*Text shown:*
☆ ☆ ☆

The subprocess cross section for the color-singlet gluon-gluon 
fusion \cite{berjon} is well known:
\begin{eqnarray}
&&\frac{d\hat{\sigma}}{d\hat{t}}({\rm singlet})
=
\frac{{\cal N}_1}{16\pi \hat{s}^2}~
%\nonumber\\
%&&~~\times
\left[
\frac{
 \hat{s}^2 (\hat{s}-4M_c^2)^2 
+\hat{t}^2 (\hat{t}-4M_c^2)^2 
+\hat{u}^2 (\hat{u}-4M_c^2)^2} 
{(\hat{s}-4M_c^2)^2 (\hat{t}-4M_c^2)^2 (\hat{u}-4M_c^2)^2 }
\right],
\end{eqnarray}
where the overall normalization ${\cal N}_1$ is defined as
\begin{equation}
{\cal N}_1 = {4 \over 9}~( 4 \pi \alpha_{s})^{2} (4 \pi \alpha) e_{c}^{2}
~M_{c}^{3} G_{1}(J/\psi).
\end{equation}
The parameter $G_1 (J/\psi)$, which is defined in NRQCD as
\begin{equation}
G_{1}( J/\psi) =  
\frac{\langle 0 | {\cal O}(^{3}S_1^{(1)}) | 0  \rangle}{3M_c^2}
=
\frac{3}{2\pi M_c^2}|R_S(0)|^2,
\end{equation}
is proportional to the probability of a color-singlet
$(c \overline{c})$ pair in the $(^{3}S^{(1)}_{1})$ partial wave state 
to form a physical  $J/\psi$ state.  
It is related to the leptonic decay width 
\begin{equation}
\Gamma ( J/\psi \rightarrow l^{+} l^{-} ) = {2 \over 3}~\pi e_{c}^{2}
\alpha^{2}~G_{1}(J/\psi),
\end{equation}
where $e_c = 2/3$.

☆ ☆ ☆

*Data:*

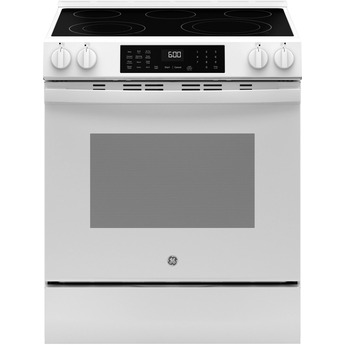 30 Inch Slide-In Electric Smart Range with 5 Smoothtop Elements, 5.3 cu. ft. Convection Oven, Power Boil™ Burner, Warming Zone, Storage Drawer, Sabbath Mode, Steam Clean, and ADA Compliant: White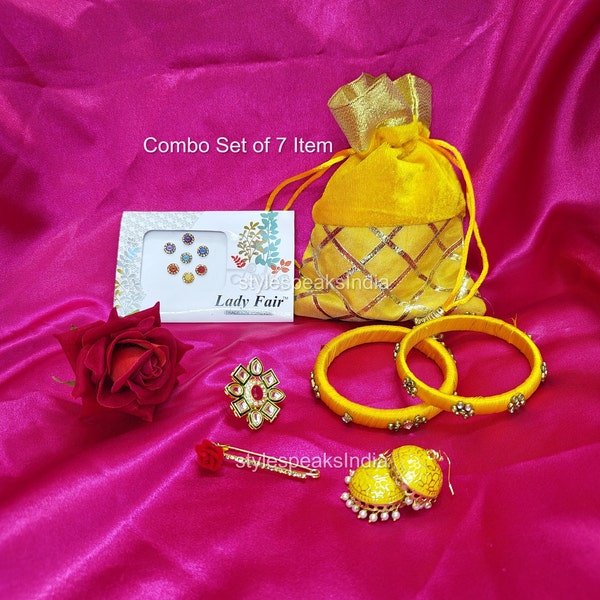 Lot Of Combo Set For Mehendi Favours & Wedding Return Gifts,Sangeet Potli Bag with Bangles, Ring, Earring, Sari Pin, Juda Pin, Bindi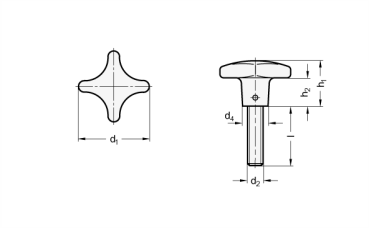 Preview: GN 6335.5 Kreuzgriffschrauben mit Edelstahl-Gewindestift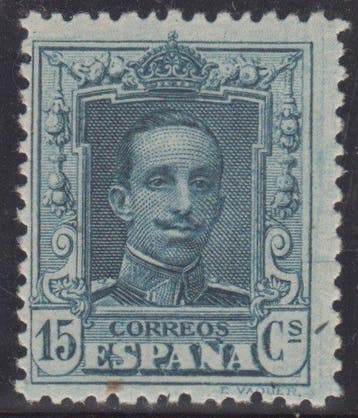 Spanje 1922/1930 - Alfonso XIII. Vaquer-type. 15 céntimos,, Postzegels en Munten, Gestempeld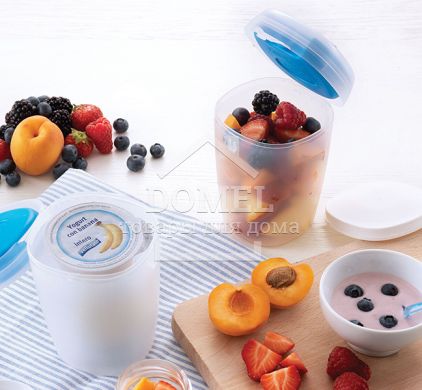 Контейнер для йогурту/салату 0,5 л диспл, 500 мл, Контейнер для зберігання, Харчовий пластик, Пластик, Кругла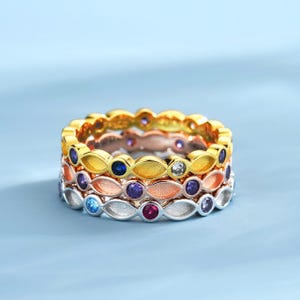 Anello fai da te impilabile in oro per latte materno, anello ricordo Marquise classico impilabile con più pietre portafortuna, regalo per Natale/anniversario/compleanno/festa della mamma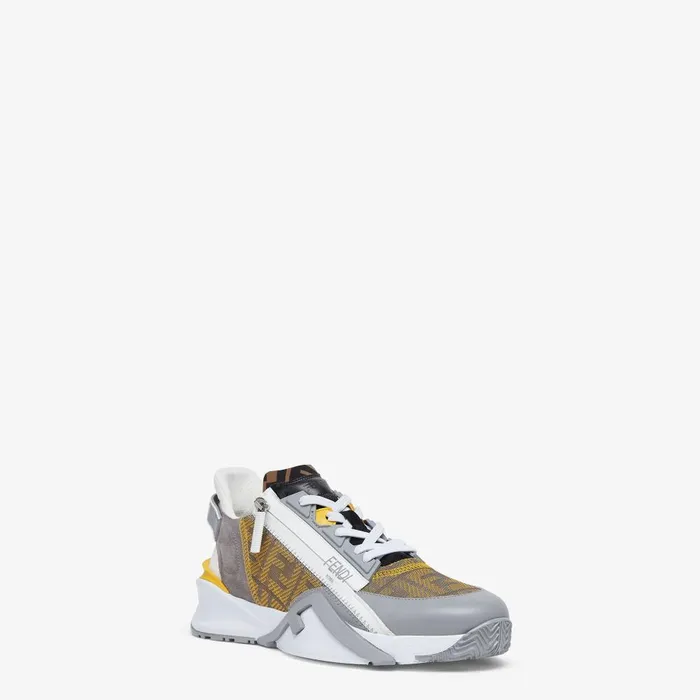 Fendi Fendi Flow Fendi Flow Sneakers Yellow FF Mesh And Gray Leather Running Shoes 8211 Men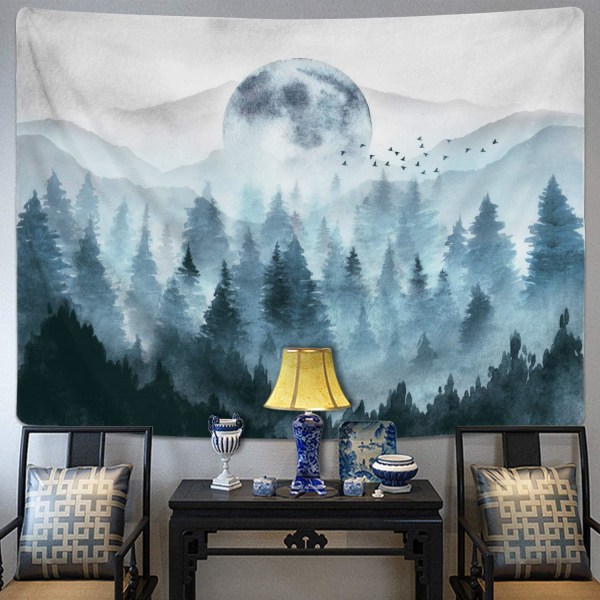 Misty Forest Tapestry Sumuinen Mountain Tapestry Maaginen puu style 1 180*230cm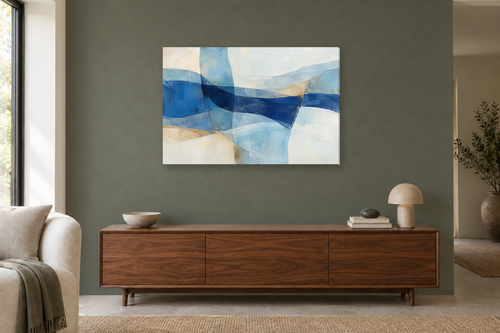 Azure Weave — horizontal canvas in a living room, full original artwork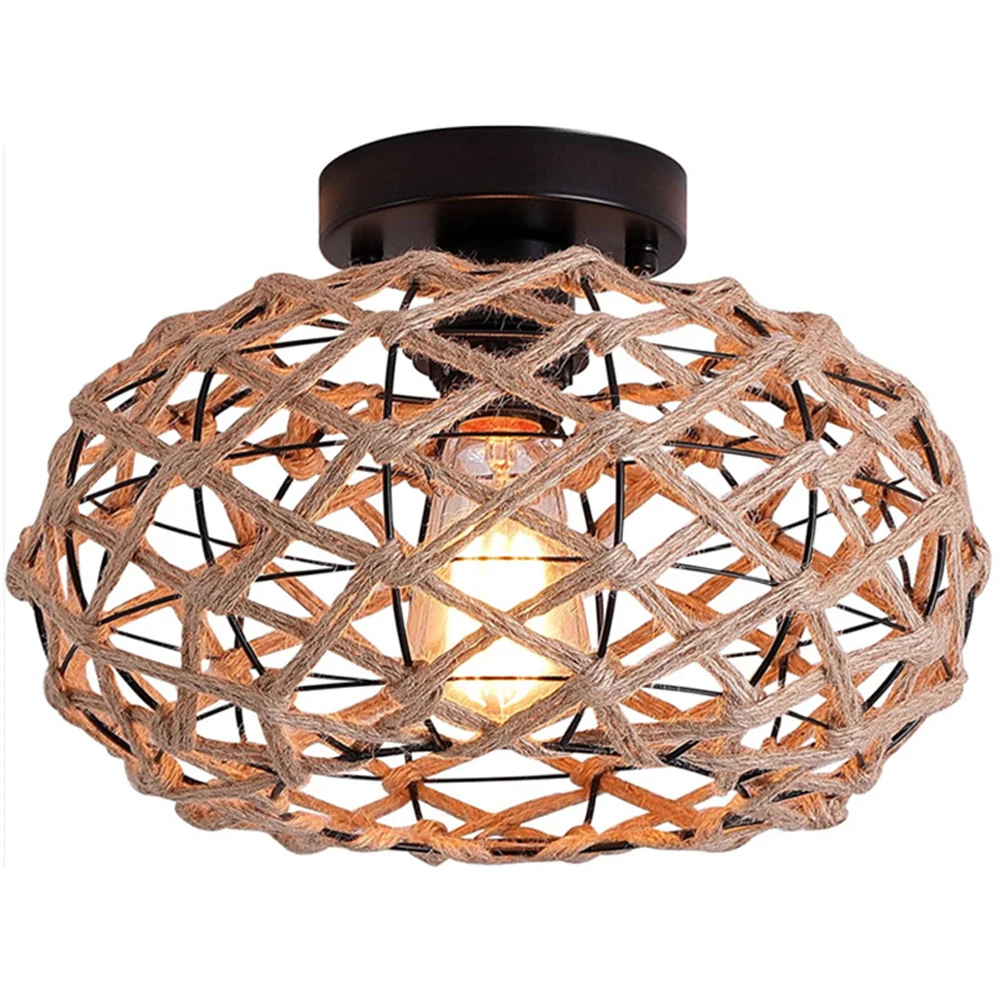 

Vintage Rustic Woven Ceiling Light Industrial Hemp Rope Cage Ceiling Lamp for Bar Restaurant Bedroom Kitchen indoor Lighting LED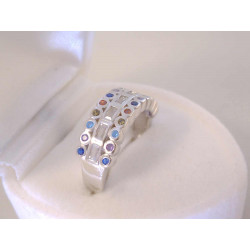 Strieborný dámsky prsteň farebné kamienky zirkónu VPS52380 925/1000 3,80 g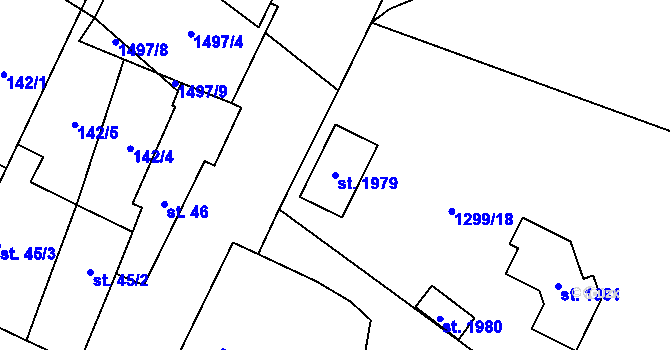 Parcela st. 1979 v KÚ Kostelec nad Labem, Katastrální mapa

☆ ☆ ☆

*Description of the task:* Can you transcribe the part of the cross-section passage that opens with the words containing "It is related" and closes with "where $e_c = 2/3$."? Work only from the cross-section passage; the data play no part.

*Output below:*
It is related to the leptonic decay width 
\begin{equation}
\Gamma ( J/\psi \rightarrow l^{+} l^{-} ) = {2 \over 3}~\pi e_{c}^{2}
\alpha^{2}~G_{1}(J/\psi),
\end{equation}
where $e_c = 2/3$.